Here we are! What a wonderful sight! The sea on both sides; nine miles of terraced shingle stretching in a great curve right away west to Bridport Harbour. Millions multiplied by millions of rounded pebbles! How can we possibly find the beauties among such an infinite host? The prospect is indeed vast, almost bewildering. But we will at once circumscribe the portion of beach to be searched. The sea fortunately happens to be calm, and the tide is ebbing. We will confine our attention to the narrow strip just out of reach of the waves, which is not yet dried by the sun. It is a great advantage to hunt upon a wet beach, because the colours and characters of the pebbles are more vividly shown when they are wet than when they are dry.
Now, then, keep your eyes open. You need not stoop. Walk upright, shoulders well back, head merely inclined forward, and eyes as sharp as a ferret’s. You must not get round-shouldered by pebble-hunting, or what will the drill-sergeant say? There is no necessity to stoop at all, except to pick up a stone.
See, there lies one almost transparent. You could not help noticing it. Pick it up and hold it to the light. See its pure, delicate, lustrous substance, a pale grey tint. That is chalcedony—pure flint. Look at it carefully. Now you know the kind of ‘stuff’ we are looking for. It is so clear and glassy, such a perfect oval shape, that it seems a shame to pitch it into the sea. Yet we cannot afford to keep it, for if we once began putting the clear chalcedonies into the bag, it would be filled in a hundred yards.
‘But why,’ you ask, ‘if this is a chalcedony, pure and perfect, must we throw it away?’ Because it is too perfect! It would merely resemble dull glass if cut and polished. There is no incidental beauty about it, no variety of colour and texture, no trace of any animal organism in it. It is too pure. We want the same article adulterated, so to speak, by Nature’s handicraft. We want to find the same substance containing some exquisite workmanship. We want to find such a pebble with some ‘fruit’ enclosed; just as a child wants the piece of jelly containing the imprisoned strawberry, and prefers that to any other portion in the dish.
Try now to find a pebble of the same character with traces of colouring and marking. How beautiful the wet pebbles are! All colours—brown, red, yellow, orange, pale blue, pink, purple, black, white; any colour except green; that is the rarest of all.
Now here is a pebble, part of chalcedony, part of baser flint; the chalcedony tinted red and orange. Look closely into it.
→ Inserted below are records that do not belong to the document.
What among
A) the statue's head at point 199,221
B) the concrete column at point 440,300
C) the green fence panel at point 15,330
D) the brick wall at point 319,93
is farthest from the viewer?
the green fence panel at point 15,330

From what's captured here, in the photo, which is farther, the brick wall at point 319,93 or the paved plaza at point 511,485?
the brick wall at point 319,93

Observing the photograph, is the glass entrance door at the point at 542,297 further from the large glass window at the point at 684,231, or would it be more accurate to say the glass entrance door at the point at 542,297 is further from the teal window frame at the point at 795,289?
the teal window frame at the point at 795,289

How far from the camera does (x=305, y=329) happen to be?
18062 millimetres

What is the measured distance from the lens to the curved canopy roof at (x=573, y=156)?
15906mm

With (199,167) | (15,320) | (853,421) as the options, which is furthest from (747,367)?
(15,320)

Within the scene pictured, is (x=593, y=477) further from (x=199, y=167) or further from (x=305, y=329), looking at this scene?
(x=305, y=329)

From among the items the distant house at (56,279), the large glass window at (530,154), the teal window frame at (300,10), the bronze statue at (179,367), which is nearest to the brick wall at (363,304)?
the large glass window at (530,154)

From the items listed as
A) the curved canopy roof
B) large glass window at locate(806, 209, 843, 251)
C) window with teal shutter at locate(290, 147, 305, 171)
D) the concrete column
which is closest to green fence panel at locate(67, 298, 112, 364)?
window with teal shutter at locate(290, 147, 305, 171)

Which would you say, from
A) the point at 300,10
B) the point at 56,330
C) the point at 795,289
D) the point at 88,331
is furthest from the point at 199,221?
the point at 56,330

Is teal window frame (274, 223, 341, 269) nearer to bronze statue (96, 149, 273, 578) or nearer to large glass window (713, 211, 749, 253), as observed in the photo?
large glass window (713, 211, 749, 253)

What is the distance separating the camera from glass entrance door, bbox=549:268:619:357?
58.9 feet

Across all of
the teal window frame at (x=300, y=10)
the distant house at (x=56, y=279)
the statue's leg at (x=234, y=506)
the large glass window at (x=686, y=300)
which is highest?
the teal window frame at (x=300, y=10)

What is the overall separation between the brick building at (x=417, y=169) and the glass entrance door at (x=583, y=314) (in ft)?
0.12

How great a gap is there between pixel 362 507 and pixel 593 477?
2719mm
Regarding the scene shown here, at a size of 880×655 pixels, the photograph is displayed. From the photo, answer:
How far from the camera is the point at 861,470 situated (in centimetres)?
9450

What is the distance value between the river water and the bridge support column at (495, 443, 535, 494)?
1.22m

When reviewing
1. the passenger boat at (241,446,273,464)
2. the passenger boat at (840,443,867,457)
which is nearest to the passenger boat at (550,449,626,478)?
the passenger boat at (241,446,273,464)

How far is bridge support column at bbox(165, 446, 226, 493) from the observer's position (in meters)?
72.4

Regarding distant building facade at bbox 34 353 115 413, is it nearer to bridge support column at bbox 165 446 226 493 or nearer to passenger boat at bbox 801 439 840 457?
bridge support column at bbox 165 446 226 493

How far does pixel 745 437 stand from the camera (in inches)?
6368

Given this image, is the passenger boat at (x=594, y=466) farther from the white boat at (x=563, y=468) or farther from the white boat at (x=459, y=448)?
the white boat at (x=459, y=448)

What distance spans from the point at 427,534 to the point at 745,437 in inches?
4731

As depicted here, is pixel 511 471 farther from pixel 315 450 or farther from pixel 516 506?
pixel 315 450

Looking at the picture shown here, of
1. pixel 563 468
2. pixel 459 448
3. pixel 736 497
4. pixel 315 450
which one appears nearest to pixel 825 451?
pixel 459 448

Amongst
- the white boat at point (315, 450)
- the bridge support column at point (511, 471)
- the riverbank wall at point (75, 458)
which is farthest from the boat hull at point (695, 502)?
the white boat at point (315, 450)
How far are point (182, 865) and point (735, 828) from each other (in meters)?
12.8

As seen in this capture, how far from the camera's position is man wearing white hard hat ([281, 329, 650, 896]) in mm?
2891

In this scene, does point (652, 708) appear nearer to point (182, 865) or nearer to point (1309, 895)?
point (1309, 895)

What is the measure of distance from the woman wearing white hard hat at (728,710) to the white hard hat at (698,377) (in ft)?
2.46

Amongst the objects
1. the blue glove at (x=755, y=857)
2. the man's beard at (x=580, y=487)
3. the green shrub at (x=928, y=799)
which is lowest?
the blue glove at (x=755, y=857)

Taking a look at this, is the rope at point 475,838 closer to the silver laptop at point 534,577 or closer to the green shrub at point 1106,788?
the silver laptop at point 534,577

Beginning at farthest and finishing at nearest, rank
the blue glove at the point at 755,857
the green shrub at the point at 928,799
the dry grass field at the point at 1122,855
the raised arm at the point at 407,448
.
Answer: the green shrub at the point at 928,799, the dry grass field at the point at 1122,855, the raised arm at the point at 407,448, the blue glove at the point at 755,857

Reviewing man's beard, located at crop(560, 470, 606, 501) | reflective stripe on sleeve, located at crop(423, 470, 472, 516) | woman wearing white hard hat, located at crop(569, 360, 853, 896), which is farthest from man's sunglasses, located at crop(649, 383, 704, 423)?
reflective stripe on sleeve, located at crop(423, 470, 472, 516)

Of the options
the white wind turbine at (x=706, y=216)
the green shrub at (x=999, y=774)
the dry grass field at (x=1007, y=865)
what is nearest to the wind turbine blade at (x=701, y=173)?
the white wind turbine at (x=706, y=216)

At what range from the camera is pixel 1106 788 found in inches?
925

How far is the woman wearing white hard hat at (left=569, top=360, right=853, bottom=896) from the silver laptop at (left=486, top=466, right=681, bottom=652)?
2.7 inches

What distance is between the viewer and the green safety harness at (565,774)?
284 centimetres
Notice those ‘feelers’ delicately spread, like those of a sea-anemone in a pool. Notice the central body, like the eye of a daisy. You see at a glance that this is a choanite. When cut and polished this stone is certain to be a pleasing specimen. It is a good shape; the choanite is so well displayed; there are no serious cracks or flaws in the stone. Those are the points in deciding upon the merits of choanites.
We might make either a cross-section or longitudinal section of it, or polish it all over. However we treat it, it is sure to prove an attractive specimen. Notice that portion where the feelers have disappeared, decomposed, it would seem, during the process of ‘silicification,’ or conversion into flint. The débris of the feelers has become ‘moss,’ and the beautiful tints are probably due to the actual colouring of the creature itself. They are too delicate for iron oxides.
Now let us look again. No; that is merely a common flint variegated with stains of iron. No; that one is no use; nothing organic in it. No, nor that either. Oh! you must not be discouraged; Rome was not built in a day. The excitement of hope, the expectation of finding beautiful treasures, should prevent your getting weary of search, and it will when you have found a few really good stones.